Following folders will be created:
orthosnake
- Snakemake pipeline to infere orthogroups. We will download genomes from the RefSeq here.
geneGraph
- console applications needed to build the graph-based represenatation of genomes.
mpneumoniae
- a project folder, here the graph representation will be build for 5 Mycoplasma pneumoniae genomes.
GCB
- local server application, this folder contains all datasets.
Note: we will work in the home directory, consider using other folders according to your preference.
Install conda
Install conda if you have not done it previously, for example by following miniconda installation guide.
Create conda environment
To create conda environment for GCB and install snakemake into this environment, run:
conda install -c conda-forge mamba
mamba create -c conda-forge -c bioconda -n gcb snakemake
conda activate gcb
Download orthosnake
Orthosnake will be needed to infere orthogroups:
cd ~
git clone https://github.com/paraslonic/orthosnake.git
cd orthosnake
Download genomes
Get file with RefSeq genomes information:
wget ftp://ftp.ncbi.nlm.nih.gov/genomes/refseq/assembly_summary_refseq.txt
Download 5 complete genomes of M. pneumoniae from the RefSeq database:
grep "Mycoplasma pneumoniae" assembly_summary_refseq.txt | grep "Complete" | awk -F "\t" '{print $20}' | awk 'BEGIN{FS=OFS="/";filesuffix="genomic.fna.gz"}{ftpdir=$0;asm=$10;file=asm"_"filesuffix;print ftpdir,file}' > complete_genomes.url
head -5 complete_genomes.url > selected_genomes.url
wget $(cat selected_genomes.url)
Move this genomes to fna
folder (inside orthofinder folder):
gunzip *.gz
mv *.fna fna
Run orthofinder
Note: Installation of prokka and orthofinder will be performed during the first run.
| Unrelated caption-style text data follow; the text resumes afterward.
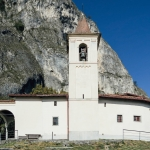Church of San Martino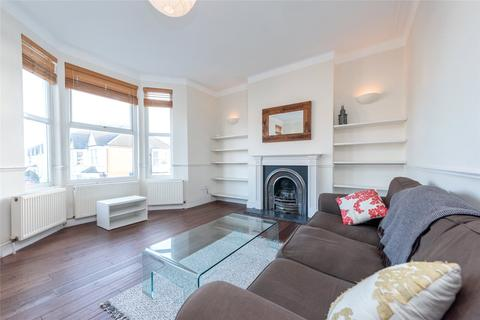 2 bedroom flat for sale - Leghorn Road, London, NW10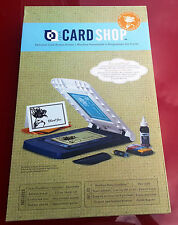 Yudu CardShop Personal Card Screen-Printer Complete Printing Kit Sealed  2000899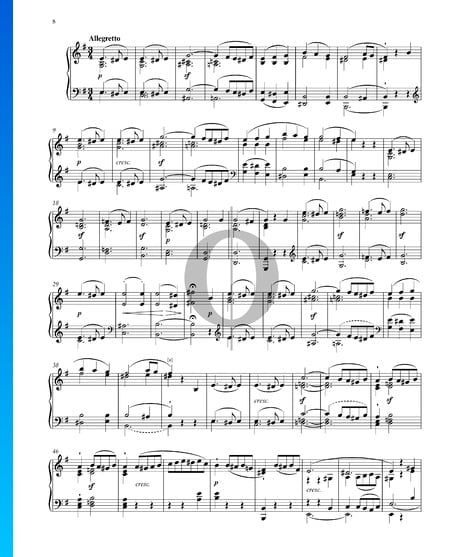 Sonata in E Major, Op. 14 No. 1: 2. Allegretto Sheet Music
Run orthofinder in 4 threads (will take around 20-30 minuttes):
snakemake -j 4 --use-conda
We have inferred orthogroups, they are located in Results/Orthogroups.txt
file.
Download geneGraph console tools
geneGraph is needed to build a grpah-based representation of genomes:
cd ~
git clone https://github.com/DNKonanov/geneGraph.git
pip3 install gene_graph_lib
Build a graph-based representation of genomes:
cd ~
mkdir mpneumoniae
cd mpneumoniae
cp ~/orthosnake/Results/Orthogroups.txt .
python ~/geneGraph/gg.py -i Orthogroups.txt -o mycoplasma_pneumoniae
Analysis will take about a minute.
Install GCB local web server
GCB application is needed to visualize genomes in a graph-based form. All datasets are located in its data
subfolder:
cd ~
git clone https://github.com/DNKonanov/GCB.git
cd GCB
pip3 install -r requirements.txt
conda install -c conda-forge graphviz pygraphviz==1.7
Copy results of geneGraph run into ``data`` folder:
mkdir data
cp -r ~/mpneumoniae/mycoplasma_pneumoniae/ data
Run local server:
python3 gcb_server.py
Open http://127.0.0.1:8000/ in a web browser, select mycoplasma_pneumoniae in Organism
selecter in left panel, work with GCB.